How we wished that we were safe at home again.

* * * *

"Oh, we want to hear of Peterkin; good sir, you say you know;
Won't you tell us, won't you put us in the way we want to go?"
So we pleaded, for he seemed so very full of sighs and tears
That we couldn't doubt his kindness, and we smothered all our fears;
But he said, "You must be crazy if you come to me for help;
Why should I desire to send you to your horrid little whelp?" And again, the foolish echo made a far-away reply,
Oh, don't come to me for comfort,
Pray don't look to me for comfort,
Heavens! you mustn't be so selfish, said the spider to the fly.

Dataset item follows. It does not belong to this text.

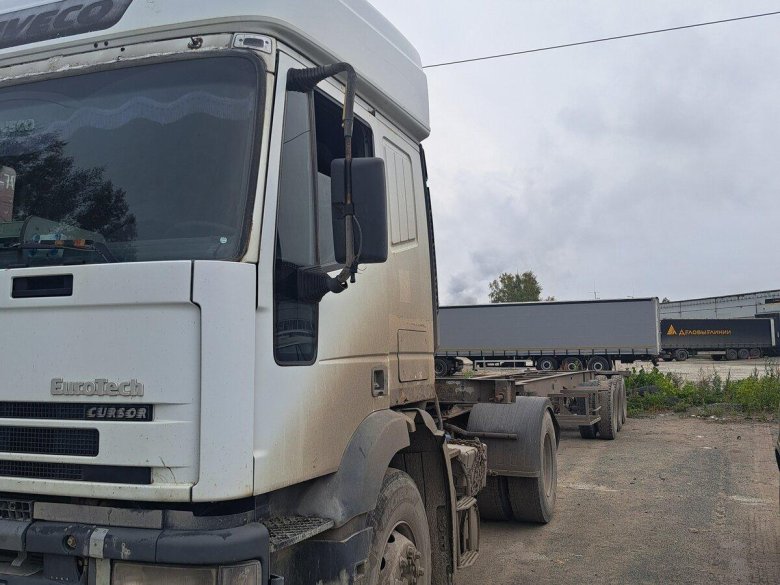 Тягач ивеко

"Still, when the King of Scotland, so to speak, was in a hole,
He was aided by my brother; it's a story to console
The convict of the treadmill and the infant with a sum,
For it teaches you to try again until your kingdom's come!
The monarch dawdled in that hole for centuries of time
Until my own twin-brother rose and showed him how to climb:
He showed him how to swing and sway upon a tiny thread
Across a mighty precipice, and light upon his head
Without a single fracture and without a single pain
If he only did it frequently and tried and tried again:"
And once again the whisper like a moral wandered by,
Perseverance is a virtue, said the spider to the fly.

Then he moaned, "My heart is hungry; but I fear I cannot eat,
(Of course I speak entirely now of spiritual meat!)
For I only fed an hour ago, but if we calmly sat
While I told you all my troubles in a confidential chat
It would give me such an appetite to hear you sympathise,
And I should sleep the better—see, the tears are in my eyes!
Dead yearnings are such dreadful things, let's keep 'em all alive,—
Let's sit and talk awhile, my dears; we'll dine, I think, at five."
And he brought his chair beside us in his most engaging style,
And began to tell his story with a melancholy smile.—

"You remember Miss Muffet
Who sat on a tuffet
Partaking of curds and whey; Well, I am the spider
Who sat down beside her
And frightened Miss Muffet away!

"There was nothing against her!
An elderly spinster
Were such a grammatical mate
For a spider and spinner,
I swore I would win her,
I knew I had met with my fate!

"That love was the purest
And strongest and surest
I'd felt since my first thread was spun;
I know I'm a bogey,
But she's an old fogey,
So why in the world did she run?

"When Bruce was in trouble,
A spider, my double,
Encouraged him greatly, they say!
Now, why should the spider
Who sat down beside her
Have frightened Miss Muffet away?"

He seemed to have much more to tell,
But we could scarce be listening well,
Although we tried with all our might
To look attentive and polite;
For still afar we heard the thin
Clear fairy-call to Peterkin;
Clear as a skylark's mounting song
It drew our wandering thoughts along.
Afar, it seemed, yet, ah, so nigh,
Deep in our dreams it scaled the sky,
In captive dreams that brooked no bars
It touched the love that moves the stars, And with sweet music's golden tether
It bound our hearts and heaven together.